Publication Type : Conference Proceedings
Publisher : IEEE
Source : IEEE World Conference on Applied Intelligence and Computing (AIC)
Url : https://ieeexplore.ieee.org/document/10263922
Campus : Chennai
School : School of Engineering
Year : 2023
Abstract : In this paper, neural networks with long short-term memories have been used to solve integral equations. The integral equations have been discretized using a Monte-Carlo method. While neural networks have been widely used for various applications, their application to integral equations, especially in conjunction with LSTMs, is relatively unexplored which is filled by this paper. By discretizing the stochastic integral equations into a system of linear algebraic equations, the proposed method provides a practical solution that can be easily implemented and computationally efficient. This addresses a practical gap in solving integral equations, as traditional methods can often be complex and time-consuming.

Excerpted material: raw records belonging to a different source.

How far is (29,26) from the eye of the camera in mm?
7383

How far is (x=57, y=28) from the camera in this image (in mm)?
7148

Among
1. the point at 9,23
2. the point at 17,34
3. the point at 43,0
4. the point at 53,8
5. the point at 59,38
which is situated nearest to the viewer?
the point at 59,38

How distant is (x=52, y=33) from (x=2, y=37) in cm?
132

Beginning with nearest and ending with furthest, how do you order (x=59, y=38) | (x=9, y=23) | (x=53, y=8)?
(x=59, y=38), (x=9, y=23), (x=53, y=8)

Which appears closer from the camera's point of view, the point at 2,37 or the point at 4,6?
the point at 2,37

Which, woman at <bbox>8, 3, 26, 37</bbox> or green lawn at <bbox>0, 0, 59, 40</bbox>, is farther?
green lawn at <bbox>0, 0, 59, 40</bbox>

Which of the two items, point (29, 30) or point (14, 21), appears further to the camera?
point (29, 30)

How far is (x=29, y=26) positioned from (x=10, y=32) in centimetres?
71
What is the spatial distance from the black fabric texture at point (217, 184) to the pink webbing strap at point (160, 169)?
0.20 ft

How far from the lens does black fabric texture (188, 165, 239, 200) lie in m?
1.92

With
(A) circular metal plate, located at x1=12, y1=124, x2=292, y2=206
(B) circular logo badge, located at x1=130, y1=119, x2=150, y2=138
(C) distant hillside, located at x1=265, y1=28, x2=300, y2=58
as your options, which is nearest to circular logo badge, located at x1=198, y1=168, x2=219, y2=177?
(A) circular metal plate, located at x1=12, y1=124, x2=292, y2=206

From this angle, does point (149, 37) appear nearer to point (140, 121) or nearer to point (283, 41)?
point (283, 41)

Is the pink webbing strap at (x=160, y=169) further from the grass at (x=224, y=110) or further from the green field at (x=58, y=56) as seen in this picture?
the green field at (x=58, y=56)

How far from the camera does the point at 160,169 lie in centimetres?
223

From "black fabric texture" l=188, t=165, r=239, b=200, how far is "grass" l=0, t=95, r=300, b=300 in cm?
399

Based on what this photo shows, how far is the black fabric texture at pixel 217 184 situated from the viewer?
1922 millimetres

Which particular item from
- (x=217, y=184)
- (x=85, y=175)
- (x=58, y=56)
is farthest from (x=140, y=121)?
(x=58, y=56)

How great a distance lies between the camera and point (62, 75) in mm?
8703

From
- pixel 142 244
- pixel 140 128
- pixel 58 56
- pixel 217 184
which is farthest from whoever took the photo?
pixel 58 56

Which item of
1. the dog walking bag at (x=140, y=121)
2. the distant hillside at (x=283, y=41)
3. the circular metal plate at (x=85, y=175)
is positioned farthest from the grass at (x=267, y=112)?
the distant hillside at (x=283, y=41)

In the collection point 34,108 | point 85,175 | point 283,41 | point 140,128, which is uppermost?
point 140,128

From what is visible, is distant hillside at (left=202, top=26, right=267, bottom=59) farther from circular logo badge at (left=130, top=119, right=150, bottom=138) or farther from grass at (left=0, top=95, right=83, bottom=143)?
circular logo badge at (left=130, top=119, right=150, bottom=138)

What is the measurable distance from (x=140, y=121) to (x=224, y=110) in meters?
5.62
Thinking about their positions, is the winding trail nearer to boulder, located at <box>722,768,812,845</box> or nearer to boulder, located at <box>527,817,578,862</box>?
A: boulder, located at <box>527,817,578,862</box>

The use of Monte-Carlo methods allows for a probabilistic approach, which can handle the inherent randomness in some integral equations. A numerical example of the Fredholm Integral equation has been provided to show how adaptable our suggested systems are. Adam optimization has been used to create a neural network model based on long short-term memory in order to find solutions. Loss function graphs, actual and predicted function value graphs, and other visualizations have also been described to provide a better grasp of the behavior of the solutions based on our suggested methodology.
Cite this Research Publication : Priyadharshini A R, Soumyendra Singh, R Prasanna Kumar, Dharminder Chaudhary, Pratik Shirvastav, Dinesh Yadav, A Long Short-Term Memory Based Neural Network Approach for Numerical Solutions of Integral Equations, IEEE World Conference on Applied Intelligence and Computing (AIC), 2023.